Pissarro dans les ports

du 27 avril au 29 septembre 2013

Satisfait du succès de ses vues du port de Rouen, Pissarro cherche un nouveau site à peindre. Après des vacances estivales en 1899 à Varengeville puis à Berneval l'année suivante, il se rend dans le port de Dieppe en 1901 et 1902.

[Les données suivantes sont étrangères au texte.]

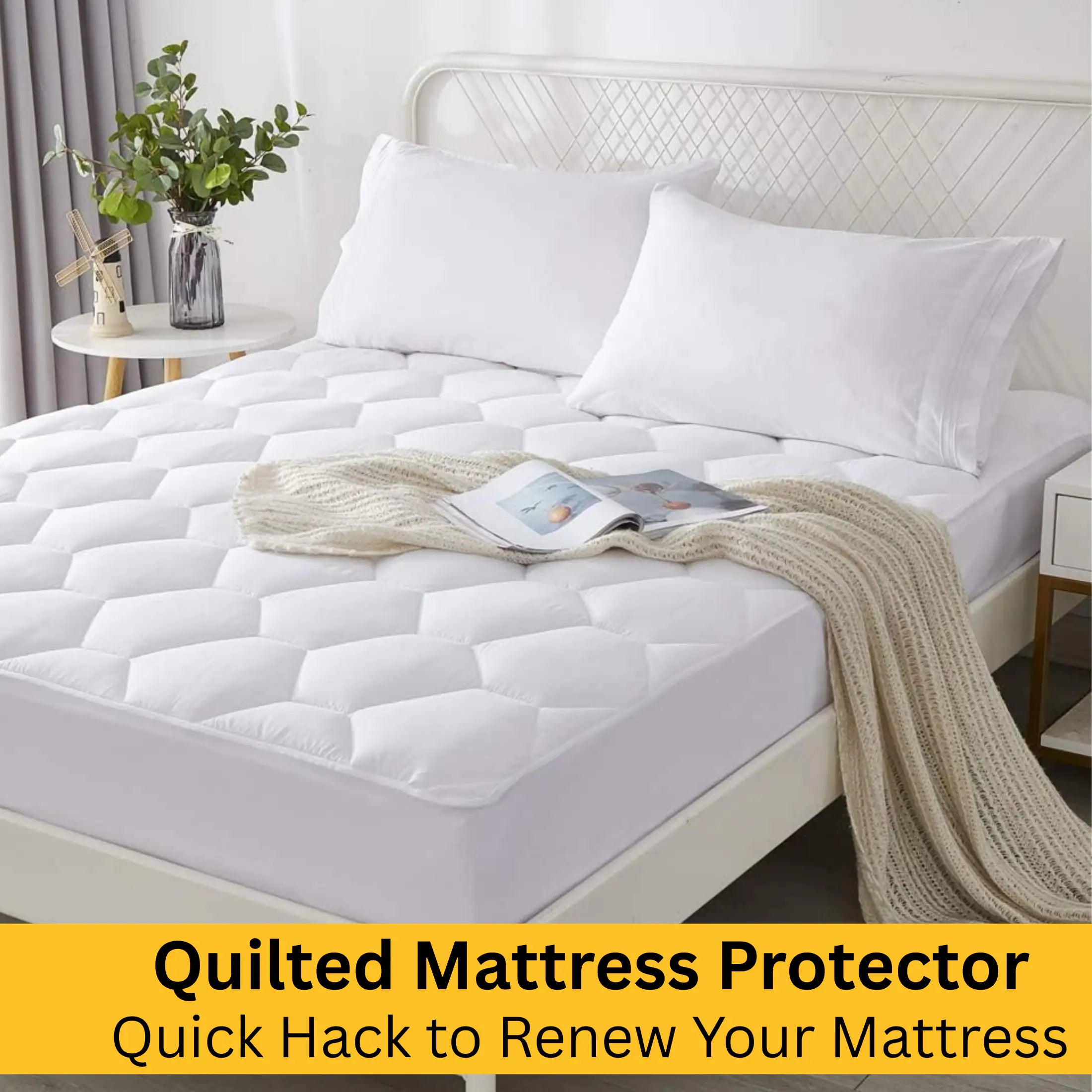 CL Quilted Mattress Protector Sheet | 200 GSM Triple Fill | 40cm Deep Skirt | Microfiber Soft &amp; Breathable - 4A's Global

Pissarro à Dieppe, par Hélène Leroi
Lors de son premier séjour, Pissarro s'installe dans le centre historique, à l'hôtel du Commerce, situé face au portail nord de l'église Saint-Jacques et peint neuf tableaux représentant l'édifice gothique à différents moments de la journée et la place du marché.
 
Camille PISSARRO (1831-1903), L’Avant-port de Dieppe, après-midi, temps lumineux, huile sur toile, 54 x 65 cm. Collection particulière. © Westimage
Camille PISSARRO (1831-1903), L’Avant-port de Dieppe, après-midi, temps lumineux, huile sur toile, 54 x 65 cm. Collection particulière. © Westimage
L'année suivante, à la veille de son départ pour Dieppe, il écrit : « Dieppe est un endroit admirable pour un peintre qui aime la vie, le mouvement, la couleur. J'y ai des amis, et je connais les motifs que j'aimerais faire ». Délaissant le quartier historique, il se tourne vers le port et loue une chambre au 7, arcades de la Poissonnerie de manière à pouvoir varier ses motifs. De son poste d'observation, il peut balayer du regard le paysage, particulièrement le quai Duquesne, depuis l'avant-port et le marché aux poissons jusqu'au bassin Duquesne. « Mes motifs sont très beaux, écrit-il, la Poissonnerie, l'avant-port, le port Duquesne, le Pollet, par la pluie, le soleil, les fumées ».
 
Camille PISSARRO (1831-1903), Darse de pêche, Dieppe, temps gris, pluie, 1902, huile sur toile. © Worcester Art Museum, Stoddard Acquisition Fund in memory of Mr and Mrs Robert W. Stoddard
Camille PISSARRO (1831-1903), Darse de pêche, Dieppe, temps gris, pluie, 1902, huile sur toile. © Worcester Art Museum, Stoddard Acquisition Fund in memory of Mr and Mrs Robert W. Stoddard
Le port de Dieppe par sa configuration particulière, quelque peu enclavée dans le site bordé de falaises, offre un répertoire renouvelé à Pissarro. Les navires à voiles ou les bateaux à vapeur se mêlent aux ferries assurant la liaison avec l'Angleterre. Véritable port de mer, les bassins se remplissent ou se vident, fournissant au peintre de nouvelles variations d'un même sujet. Le chemin de fer arrive directement sur le port, déversant chaque jour des flots de voyageurs, qui dessinent, sur l'espace bien dégagé des quais, des attroupements singuliers, sujet de toutes les attentions de l'artiste. Comme à Rouen, Pissarro recherche la variété des effets atmosphériques. Les changements très fréquents de la météorologie lui offrent une matière riche, même si le mauvais temps de cet été-là rend son travail plus difficile. « Il fait ici un temps désespérant, heureusement, je possède une fenêtre sur les bassins qui me permet de travailler quand même » écrit-il, s'exclamant : « c'est beau tout de même, les effets fugitifs sont admirables, aussi ai-je un mal fou à les suivre ».
 
Camille PISSARRO (1831-1903), L'Avant port de Dieppe, après midi, soleil, 1902, huile sur toile, 53,5 x 65 cm. Dieppe, château-musée. © Ville de Dieppe / BL Legros
Camille PISSARRO (1831-1903), L'Avant port de Dieppe, après midi, soleil, 1902, huile sur toile, 53,5 x 65 cm. Dieppe, château-musée. © Ville de Dieppe / BL Legros
Ce second séjour dieppois (10 juillet au 30 septembre 1902) est particulièrement productif pour l'artiste qui peint vingt toiles. Quelques jours avant son départ, satisfait de l'accueil qui lui a été réservé et encouragé par le collectionneur Gustave Cahen, Pissarro offre de manière exceptionnelle une peinture, L'avant-port de Dieppe, après-midi, soleil, au musée de la ville.